# RIP Johnny



## cape chef (Jul 31, 2000)

http://www.nytimes.com/2005/01/23/ar...carson.html?hp


----------



## chrose (Nov 20, 2000)

It's too bad, we all have to go sometime and 79 is a bit too young. But he led a charmed life so in that respect I say congrats Johnny, RIP.


----------



## phoebe (Jul 3, 2002)

At the gym today (not boasting, just trying to keep my weight down and my bone density up  ) I saw so many people watching the TVs with Johnny Carson tributes on them while they were on the treadmills. Some folks just stood around to watch and laugh out loud. It's funny how you can miss someone all over again. He was a very classy man.


----------



## mezzaluna (Aug 29, 2000)

I got to see one of my favorite clips: Ed Ames tossing a tomahawk at the outline of a man, and hitting "that spot". Johnny's reaction: "I didn't know you were a pioneer mohel!" He had Jack Benny's deadpan, Bob Hope's razor-sharp comebacks, and a healthy dose of humanity. Too bad that included a weakness for cigarettes.

• _DIRECTIVES_
a – From the Johnny Carson thread, extract the passage that begins at the words "It's too bad, we" and stops after the words "very classy man.".
b – In the Johnny Carson thread, what did Ed Ames toss at the outline of a man?
c – Please decide whether each statement agrees with the Johnny Carson thread, answering yes or no and quoting the words that settle it: (i) chrose considers 79 a bit too young to die; (ii) phoebe saw people watching the Carson tributes at a restaurant; (iii) mezzaluna credits Carson with Bob Hope's deadpan.

• _RAW DATA_

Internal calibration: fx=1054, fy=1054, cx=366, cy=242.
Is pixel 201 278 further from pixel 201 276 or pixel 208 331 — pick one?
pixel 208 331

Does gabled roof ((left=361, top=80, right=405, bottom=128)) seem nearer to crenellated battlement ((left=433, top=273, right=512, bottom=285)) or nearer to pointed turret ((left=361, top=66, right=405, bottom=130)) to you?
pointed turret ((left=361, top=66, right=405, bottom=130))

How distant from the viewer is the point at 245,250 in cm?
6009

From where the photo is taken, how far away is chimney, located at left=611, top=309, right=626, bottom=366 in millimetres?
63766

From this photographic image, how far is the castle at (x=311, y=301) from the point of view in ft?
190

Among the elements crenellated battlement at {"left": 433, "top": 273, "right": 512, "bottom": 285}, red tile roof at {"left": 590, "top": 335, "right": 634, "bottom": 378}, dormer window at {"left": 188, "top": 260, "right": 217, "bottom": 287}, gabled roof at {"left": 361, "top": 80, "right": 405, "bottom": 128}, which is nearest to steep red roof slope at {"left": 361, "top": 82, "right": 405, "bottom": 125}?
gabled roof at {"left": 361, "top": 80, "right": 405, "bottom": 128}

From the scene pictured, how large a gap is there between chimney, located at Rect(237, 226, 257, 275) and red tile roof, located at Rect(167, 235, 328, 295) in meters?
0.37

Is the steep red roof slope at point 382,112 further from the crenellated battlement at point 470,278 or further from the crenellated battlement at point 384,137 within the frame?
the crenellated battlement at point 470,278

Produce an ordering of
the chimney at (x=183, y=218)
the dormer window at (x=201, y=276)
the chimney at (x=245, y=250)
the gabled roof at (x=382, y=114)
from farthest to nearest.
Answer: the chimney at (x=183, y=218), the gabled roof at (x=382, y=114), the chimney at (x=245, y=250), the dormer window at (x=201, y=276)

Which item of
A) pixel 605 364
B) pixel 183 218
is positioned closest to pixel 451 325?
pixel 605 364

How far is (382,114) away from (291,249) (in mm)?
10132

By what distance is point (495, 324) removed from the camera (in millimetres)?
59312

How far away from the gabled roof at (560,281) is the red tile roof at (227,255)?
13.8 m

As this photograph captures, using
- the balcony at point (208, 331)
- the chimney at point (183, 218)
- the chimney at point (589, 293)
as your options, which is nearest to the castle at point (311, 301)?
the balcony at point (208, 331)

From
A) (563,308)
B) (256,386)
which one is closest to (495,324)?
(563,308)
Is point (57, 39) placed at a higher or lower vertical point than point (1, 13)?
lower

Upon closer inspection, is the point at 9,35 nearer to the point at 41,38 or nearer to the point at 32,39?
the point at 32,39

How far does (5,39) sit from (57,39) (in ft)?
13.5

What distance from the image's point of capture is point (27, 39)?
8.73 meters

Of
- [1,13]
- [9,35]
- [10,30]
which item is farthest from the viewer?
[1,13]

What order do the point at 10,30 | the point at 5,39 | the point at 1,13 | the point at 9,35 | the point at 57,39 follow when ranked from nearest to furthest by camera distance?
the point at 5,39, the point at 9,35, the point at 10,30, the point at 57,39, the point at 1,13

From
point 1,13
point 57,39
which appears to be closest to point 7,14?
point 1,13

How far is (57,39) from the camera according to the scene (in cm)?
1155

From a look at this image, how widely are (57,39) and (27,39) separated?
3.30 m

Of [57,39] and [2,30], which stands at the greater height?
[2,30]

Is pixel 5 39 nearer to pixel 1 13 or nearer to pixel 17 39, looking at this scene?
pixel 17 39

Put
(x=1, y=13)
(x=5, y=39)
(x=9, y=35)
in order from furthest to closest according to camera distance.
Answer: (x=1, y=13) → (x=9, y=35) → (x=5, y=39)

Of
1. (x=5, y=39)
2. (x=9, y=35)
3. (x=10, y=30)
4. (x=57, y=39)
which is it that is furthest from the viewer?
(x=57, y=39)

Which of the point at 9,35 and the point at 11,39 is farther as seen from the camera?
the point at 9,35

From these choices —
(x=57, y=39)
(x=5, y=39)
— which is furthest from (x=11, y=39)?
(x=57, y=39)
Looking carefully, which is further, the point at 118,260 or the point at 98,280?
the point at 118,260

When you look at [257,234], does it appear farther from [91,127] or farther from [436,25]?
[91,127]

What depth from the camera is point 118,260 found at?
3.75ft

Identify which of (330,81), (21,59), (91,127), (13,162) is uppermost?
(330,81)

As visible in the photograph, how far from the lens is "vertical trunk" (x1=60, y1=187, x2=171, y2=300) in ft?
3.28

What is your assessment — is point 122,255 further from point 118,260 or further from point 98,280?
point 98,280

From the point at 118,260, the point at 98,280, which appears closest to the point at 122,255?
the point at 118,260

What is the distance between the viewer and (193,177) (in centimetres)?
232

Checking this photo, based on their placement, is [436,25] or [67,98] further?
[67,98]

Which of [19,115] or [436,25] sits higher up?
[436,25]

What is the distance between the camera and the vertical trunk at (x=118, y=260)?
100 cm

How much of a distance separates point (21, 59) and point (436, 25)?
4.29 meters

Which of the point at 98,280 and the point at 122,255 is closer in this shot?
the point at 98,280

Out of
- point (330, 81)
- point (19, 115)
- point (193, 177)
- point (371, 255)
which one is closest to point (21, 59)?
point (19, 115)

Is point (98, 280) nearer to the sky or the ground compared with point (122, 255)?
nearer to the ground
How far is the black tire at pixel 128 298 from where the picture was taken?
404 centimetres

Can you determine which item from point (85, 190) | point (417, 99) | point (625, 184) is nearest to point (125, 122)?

• _SOLVED TASKS_
a –
It's too bad, we all have to go sometime and 79 is a bit too young. But he led a charmed life so in that respect I say congrats Johnny, RIP.


----------



## phoebe (Jul 3, 2002)

At the gym today (not boasting, just trying to keep my weight down and my bone density up  ) I saw so many people watching the TVs with Johnny Carson tributes on them while they were on the treadmills. Some folks just stood around to watch and laugh out loud. It's funny how you can miss someone all over again. He was a very classy man.

b – A tomahawk.

c –
(i) Yes: "79 is a bit too young"
(ii) No: "At the gym today"
(iii) No: "He had Jack Benny's deadpan, Bob Hope's razor-sharp comebacks"